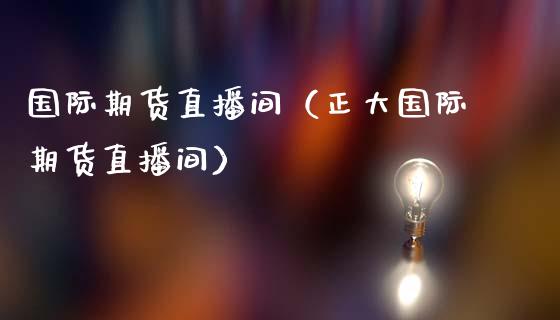 国际期货直播间（正大国际期货直播间）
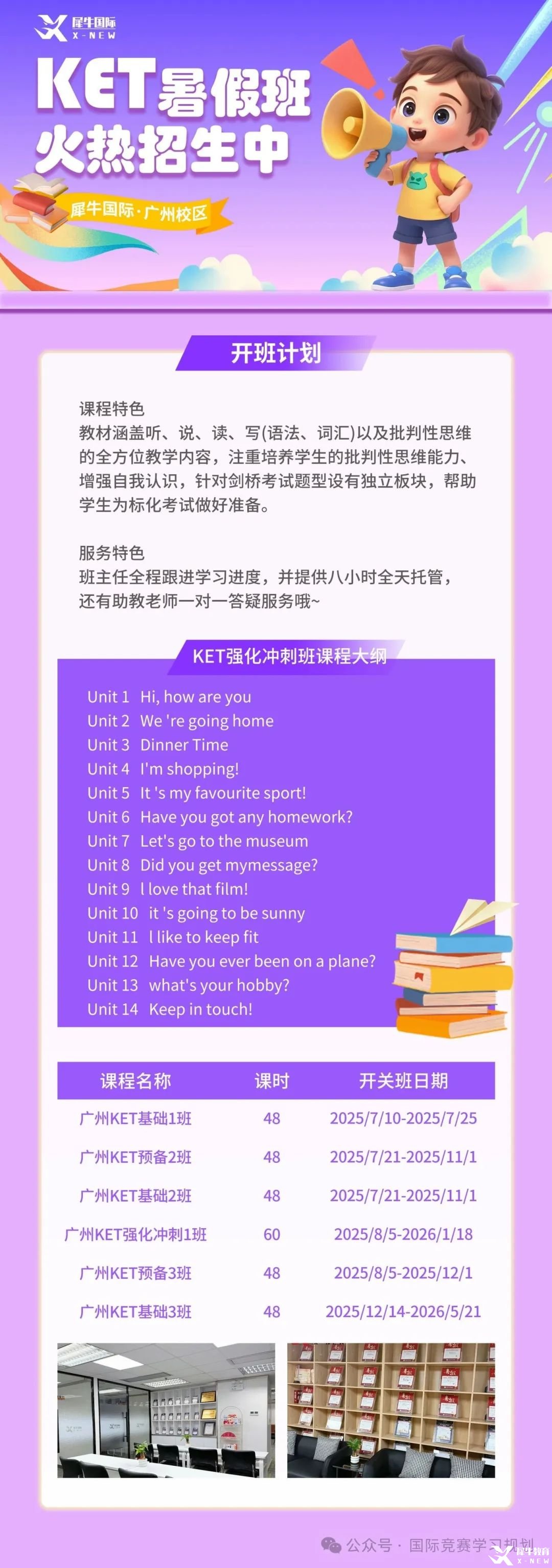 犀牛国际
X-NEW

KET暑假班
火热招生中

犀牛国际·广州校区

开班计划

课程特色
教材涵盖听、说、读、写(语法、词汇)以及批判性思维的全方位教学内容，注重培养学生的批判性思维能力、增强自我认识，针对剑桥考试题型设有独立板块，帮助学生为标化考试做好准备。

服务特色
班主任全程跟进学习进度，并提供八小时全天托管，还有助教老师一对一答疑服务哦~

KET强化冲刺班课程大纲

Unit 1 Hi, how are you
Unit 2 We 're going home
Unit 3 Dinner Time
Unit 4 I'm shopping!
Unit 5 It 's my favourite sport!
Unit 6 Have you got any homework?
Unit 7 Let's go to the museum
Unit 8 Did you get mymessage?
Unit 9 l love that film!
Unit 10 it 's going to be sunny
Unit 11 l like to keep fit
Unit 12 Have you ever been on a plane?
Unit 13 what's your hobby?
Unit 14 Keep in touch!

| 课程名称 | 课时 | 开关班日期 |
|---|---|---|
| 广州KET基础1班 | 48 | 2025/7/10-2025/7/25 |
| 广州KET预备2班 | 48 | 2025/7/21-2025/11/1 |
| 广州KET基础2班 | 48 | 2025/7/21-2025/11/1 |
| 广州KET强化冲刺1班 | 60 | 2025/8/5-2026/1/18 |
| 广州KET预备3班 | 48 | 2025/8/5-2025/12/1 |
| 广州KET基础3班 | 48 | 2025/12/14-2026/5/21 |

公众号 · 国际竞赛学习规划
犀牛教育
X-NEW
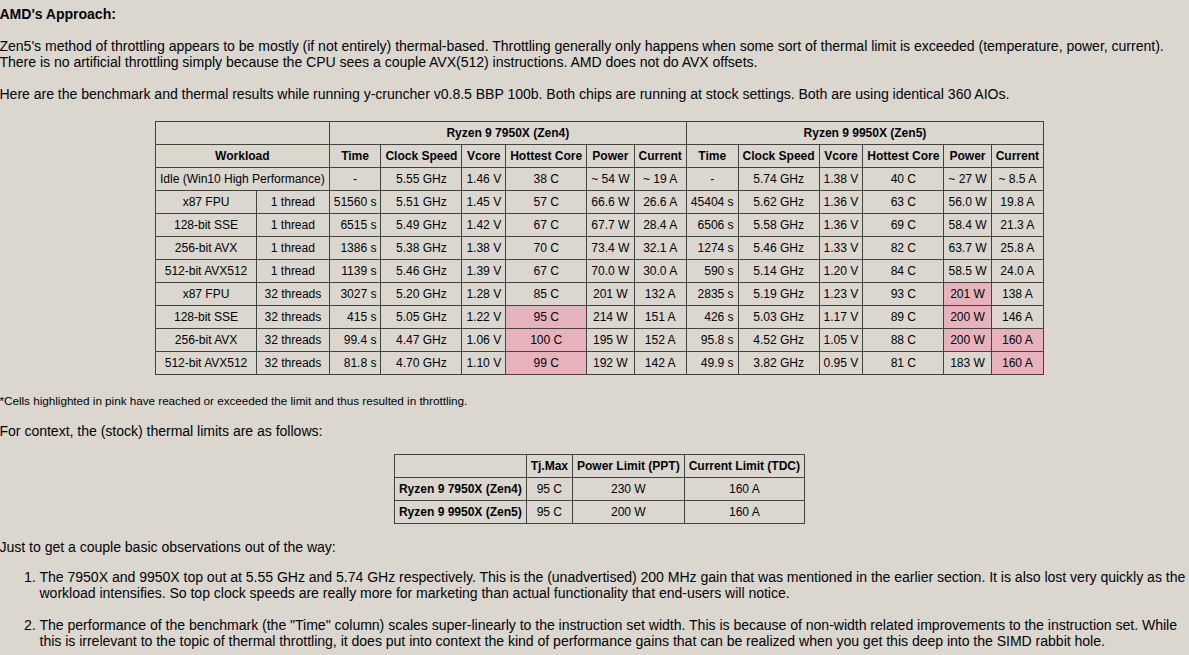 **AMD's Approach:**

Zen5's method of throttling appears to be mostly (if not entirely) thermal-based. Throttling generally only happens when some sort of thermal limit is exceeded (temperature, power, current). There is no artificial throttling simply because the CPU sees a couple AVX(512) instructions. AMD does not do AVX offsets.

Here are the benchmark and thermal results while running y-cruncher v0.8.5 BBP 100b. Both chips are running at stock settings. Both are using identical 360 AIOs.

| | | Ryzen 9 7950X (Zen4) | | | | | | Ryzen 9 9950X (Zen5) | | | | | |
|---|---|---|---|---|---|---|---|---|---|---|---|---|---|
| Workload | | Time | Clock Speed | Vcore | Hottest Core | Power | Current | Time | Clock Speed | Vcore | Hottest Core | Power | Current |
| Idle (Win10 High Performance) | | - | 5.55 GHz | 1.46 V | 38 C | ~ 54 W | ~ 19 A | - | 5.74 GHz | 1.38 V | 40 C | ~ 27 W | ~ 8.5 A |
| x87 FPU | 1 thread | 51560 s | 5.51 GHz | 1.45 V | 57 C | 66.6 W | 26.6 A | 45404 s | 5.62 GHz | 1.36 V | 63 C | 56.0 W | 19.8 A |
| 128-bit SSE | 1 thread | 6515 s | 5.49 GHz | 1.42 V | 67 C | 67.7 W | 28.4 A | 6506 s | 5.58 GHz | 1.36 V | 69 C | 58.4 W | 21.3 A |
| 256-bit AVX | 1 thread | 1386 s | 5.38 GHz | 1.38 V | 70 C | 73.4 W | 32.1 A | 1274 s | 5.46 GHz | 1.33 V | 82 C | 63.7 W | 25.8 A |
| 512-bit AVX512 | 1 thread | 1139 s | 5.46 GHz | 1.39 V | 67 C | 70.0 W | 30.0 A | 590 s | 5.14 GHz | 1.20 V | 84 C | 58.5 W | 24.0 A |
| x87 FPU | 32 threads | 3027 s | 5.20 GHz | 1.28 V | 85 C | 201 W | 132 A | 2835 s | 5.19 GHz | 1.23 V | 93 C | 201 W | 138 A |
| 128-bit SSE | 32 threads | 415 s | 5.05 GHz | 1.22 V | 95 C | 214 W | 151 A | 426 s | 5.03 GHz | 1.17 V | 89 C | 200 W | 146 A |
| 256-bit AVX | 32 threads | 99.4 s | 4.47 GHz | 1.06 V | 100 C | 195 W | 152 A | 95.8 s | 4.52 GHz | 1.05 V | 88 C | 200 W | 160 A |
| 512-bit AVX512 | 32 threads | 81.8 s | 4.70 GHz | 1.10 V | 99 C | 192 W | 142 A | 49.9 s | 3.82 GHz | 0.95 V | 81 C | 183 W | 160 A |

*Cells highlighted in pink have reached or exceeded the limit and thus resulted in throttling.

For context, the (stock) thermal limits are as follows:

| | Tj.Max | Power Limit (PPT) | Current Limit (TDC) |
|---|---|---|---|
| Ryzen 9 7950X (Zen4) | 95 C | 230 W | 160 A |
| Ryzen 9 9950X (Zen5) | 95 C | 200 W | 160 A |

Just to get a couple basic observations out of the way:

1. The 7950X and 9950X top out at 5.55 GHz and 5.74 GHz respectively. This is the (unadvertised) 200 MHz gain that was mentioned in the earlier section. It is also lost very quickly as the workload intensifies. So top clock speeds are really more for marketing than actual functionality that end-users will notice.

2. The performance of the benchmark (the "Time" column) scales super-linearly to the instruction set width. This is because of non-width related improvements to the instruction set. While this is irrelevant to the topic of thermal throttling, it does put into context the kind of performance gains that can be realized when you get this deep into the SIMD rabbit hole.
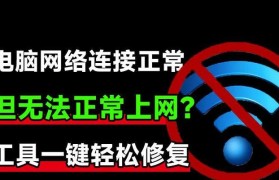 电脑网络连接正常
但无法正常上网?
工具一键轻松修复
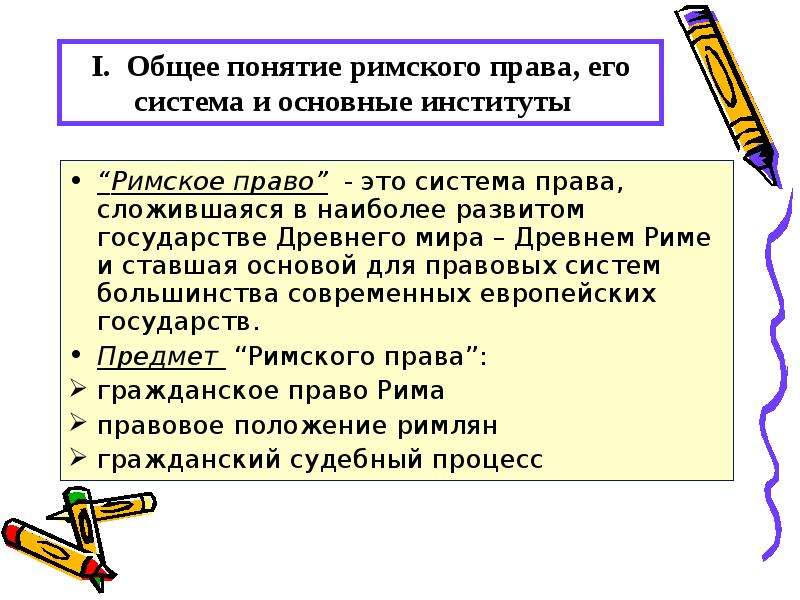 I. Общее понятие римского права, его система и основные институты

• “Римское право” - это система права, сложившаяся в наиболее развитом государстве Древнего мира – Древнем Риме и ставшая основой для правовых систем большинства современных европейских государств.

• Предмет “Римского права”:
➢ гражданское право Рима
➢ правовое положение римлян
➢ гражданский судебный процесс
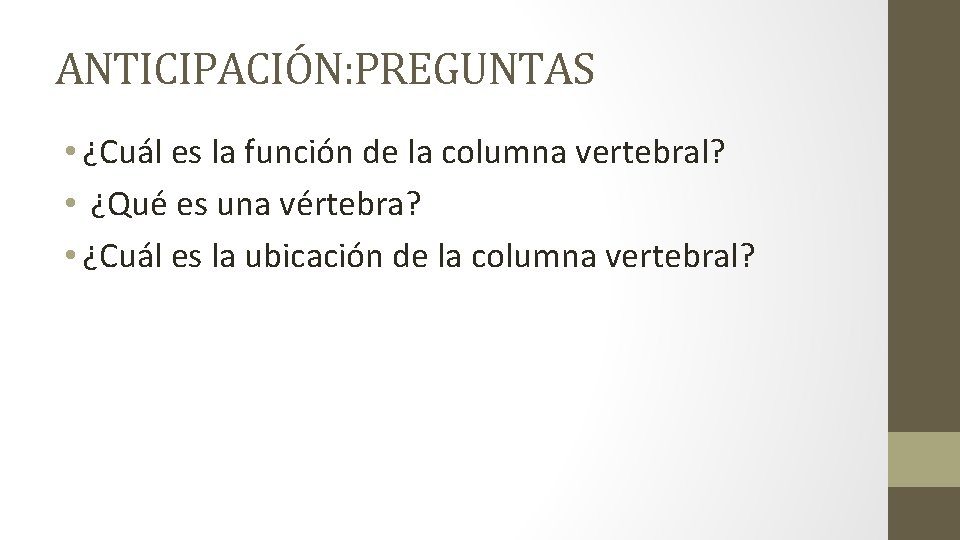 ANTICIPACIÓN:PREGUNTAS

• ¿Cuál es la función de la columna vertebral?
• ¿Qué es una vértebra?
• ¿Cuál es la ubicación de la columna vertebral?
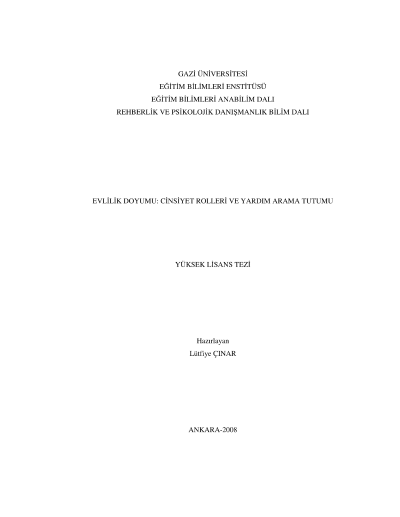 GAZİ ÜNİVERSİTESİ
EĞİTİM BİLİMLERİ ENSTİTÜSÜ
EĞİTİM BİLİMLERİ ANABİLİM DALI
REHBERLİK VE PSİKOLOJİK DANIŞMANLIK BİLİM DALI

EVLİLİK DOYUMU: CİNSİYET ROLLERİ VE YARDIM ARAMA TUTUMU

YÜKSEK LİSANS TEZİ

Hazırlayan
Lütfiye ÇINAR

ANKARA-2008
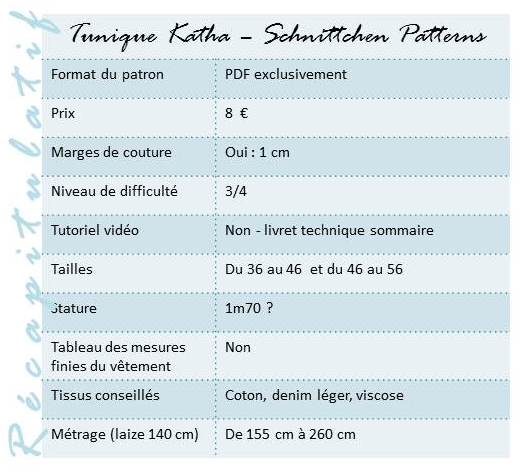 Récapitulatif

Tunique Katha – Schnittchen Patterns

| Format du patron | PDF exclusivement |
|---|---|
| Prix | 8 € |
| Marges de couture | Oui : 1 cm |
| Niveau de difficulté | 3/4 |
| Tutoriel vidéo | Non - livret technique sommaire |
| Tailles | Du 36 au 46 et du 46 au 56 |
| Stature | 1m70 ? |
| Tableau des mesures finies du vêtement | Non |
| Tissus conseillés | Coton, denim léger, viscose |
| Métrage (laize 140 cm) | De 155 cm à 260 cm |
::::
Assignment -> Some lines above hold the word "throttling". Copy all of them.

Answer to the exercise ->
Zen5's method of throttling appears to be mostly (if not entirely) thermal-based. Throttling generally only happens when some sort of thermal limit is exceeded (temperature, power, current). There is no artificial throttling simply because the CPU sees a couple AVX(512) instructions. AMD does not do AVX offsets.
*Cells highlighted in pink have reached or exceeded the limit and thus resulted in throttling.
2. The performance of the benchmark (the "Time" column) scales super-linearly to the instruction set width. This is because of non-width related improvements to the instruction set. While this is irrelevant to the topic of thermal throttling, it does put into context the kind of performance gains that can be realized when you get this deep into the SIMD rabbit hole.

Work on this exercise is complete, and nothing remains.